Curacao refinery temporarily exempted from US sanctions against Venezuela

Willemstad, Curacao
Willemstad, Curacao. (Photo: disorderly/DepositPhotos)

American companies can again do business with the Isla refinery in Curacao, despite United States sanctions against the Venezuelan state oil company PdVSA. The Curacao government owns the refinery and leases it to PdVSA, NOS reports

The US Department of Finance now issued a waiver to Curacao. The island is exempted from the sanctions until January 15th, 2020. According to the Curacao government, the exemption is an important step towards keeping the refinery open and attracting new partners for the future of the Isla refinery.
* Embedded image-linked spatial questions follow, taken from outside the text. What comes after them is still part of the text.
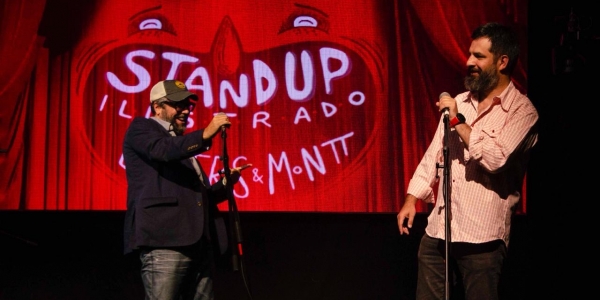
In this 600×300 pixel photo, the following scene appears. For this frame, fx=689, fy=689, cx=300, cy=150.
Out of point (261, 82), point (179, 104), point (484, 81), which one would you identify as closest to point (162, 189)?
point (179, 104)

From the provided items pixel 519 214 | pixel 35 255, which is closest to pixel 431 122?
pixel 519 214

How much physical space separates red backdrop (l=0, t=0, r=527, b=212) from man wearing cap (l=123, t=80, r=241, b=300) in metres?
1.53

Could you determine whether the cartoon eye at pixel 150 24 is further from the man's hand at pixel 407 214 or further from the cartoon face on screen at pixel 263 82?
the man's hand at pixel 407 214

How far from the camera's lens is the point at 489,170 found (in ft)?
9.47

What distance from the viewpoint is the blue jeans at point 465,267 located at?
2.89 metres

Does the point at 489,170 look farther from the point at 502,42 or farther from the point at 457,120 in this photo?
the point at 502,42

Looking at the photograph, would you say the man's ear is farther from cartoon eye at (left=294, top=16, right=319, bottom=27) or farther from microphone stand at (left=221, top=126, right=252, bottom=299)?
cartoon eye at (left=294, top=16, right=319, bottom=27)

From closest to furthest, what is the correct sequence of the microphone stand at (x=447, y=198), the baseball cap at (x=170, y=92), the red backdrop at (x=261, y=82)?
the microphone stand at (x=447, y=198)
the baseball cap at (x=170, y=92)
the red backdrop at (x=261, y=82)

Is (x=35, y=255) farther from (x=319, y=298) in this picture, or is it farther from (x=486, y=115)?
(x=486, y=115)

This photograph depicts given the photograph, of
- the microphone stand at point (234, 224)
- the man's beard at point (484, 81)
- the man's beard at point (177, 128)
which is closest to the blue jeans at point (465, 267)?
the man's beard at point (484, 81)

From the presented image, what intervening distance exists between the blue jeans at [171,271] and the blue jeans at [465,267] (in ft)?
A: 3.44

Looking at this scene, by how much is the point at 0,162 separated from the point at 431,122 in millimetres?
3017

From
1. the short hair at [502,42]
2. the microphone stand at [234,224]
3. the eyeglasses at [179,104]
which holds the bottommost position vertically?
the microphone stand at [234,224]

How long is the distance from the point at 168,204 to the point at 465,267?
1345mm
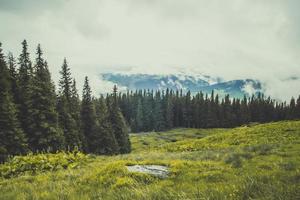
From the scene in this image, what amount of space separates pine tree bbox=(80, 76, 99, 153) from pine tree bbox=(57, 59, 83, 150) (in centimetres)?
261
Due to the sanctions, the refinery has not been operating for months.

The lease contract with the PdVSA expires on December 31st of this year. PdVSA has no money for the innovations required to meet new environmental standards, and Curacao is therefore looking for a new operator for the Isla refinery. The American sanctions were a major barrier for this. A large part of this obstacle has been removed with the exemption, even though it is only temporary, according to the broadcaster.
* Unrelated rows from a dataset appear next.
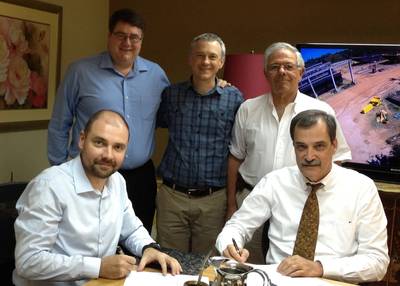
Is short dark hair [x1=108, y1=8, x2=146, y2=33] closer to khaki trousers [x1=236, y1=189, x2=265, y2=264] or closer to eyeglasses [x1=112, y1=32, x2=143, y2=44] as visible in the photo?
eyeglasses [x1=112, y1=32, x2=143, y2=44]

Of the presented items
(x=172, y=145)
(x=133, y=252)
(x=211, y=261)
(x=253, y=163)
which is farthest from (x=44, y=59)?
(x=211, y=261)

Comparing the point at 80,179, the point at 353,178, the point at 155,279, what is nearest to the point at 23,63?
the point at 80,179

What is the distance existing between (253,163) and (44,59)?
1.60 meters

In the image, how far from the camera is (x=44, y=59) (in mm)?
3158

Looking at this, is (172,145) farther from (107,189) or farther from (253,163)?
(107,189)

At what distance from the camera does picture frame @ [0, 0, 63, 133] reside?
2.82 m

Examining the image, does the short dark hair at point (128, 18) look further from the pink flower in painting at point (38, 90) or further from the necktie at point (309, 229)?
the necktie at point (309, 229)

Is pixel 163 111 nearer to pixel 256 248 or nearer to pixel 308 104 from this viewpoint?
pixel 308 104

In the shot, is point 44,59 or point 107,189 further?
point 44,59

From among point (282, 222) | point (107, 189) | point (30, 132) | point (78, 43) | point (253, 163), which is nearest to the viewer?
point (107, 189)

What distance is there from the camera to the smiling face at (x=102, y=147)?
169cm

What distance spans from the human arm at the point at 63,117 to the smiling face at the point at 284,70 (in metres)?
1.05

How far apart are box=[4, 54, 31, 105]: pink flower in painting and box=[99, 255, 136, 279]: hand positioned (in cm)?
170

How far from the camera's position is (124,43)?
2.53 metres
Exactly what the exemption will allow the refinery to do, still has to be worked out. According to NOS, it is likely that the exemption will allow the refinery to work for the Curacao and Bonaire markets, if not for the Venezuelan market. 

The Netherlands and Curacao previously helped the United States out by agreeing to the Americans' request to set up a humanitarian support point for Venezuela at Willemstad airport.

Minister Stef Blok of Foreign Affairs is currently visiting Curacao to discuss the situation in Venezuela, a close neighbor for the Dutch island. On Tuesday Blok promised to assist the Curacao government in its search for a new strategic oil partner.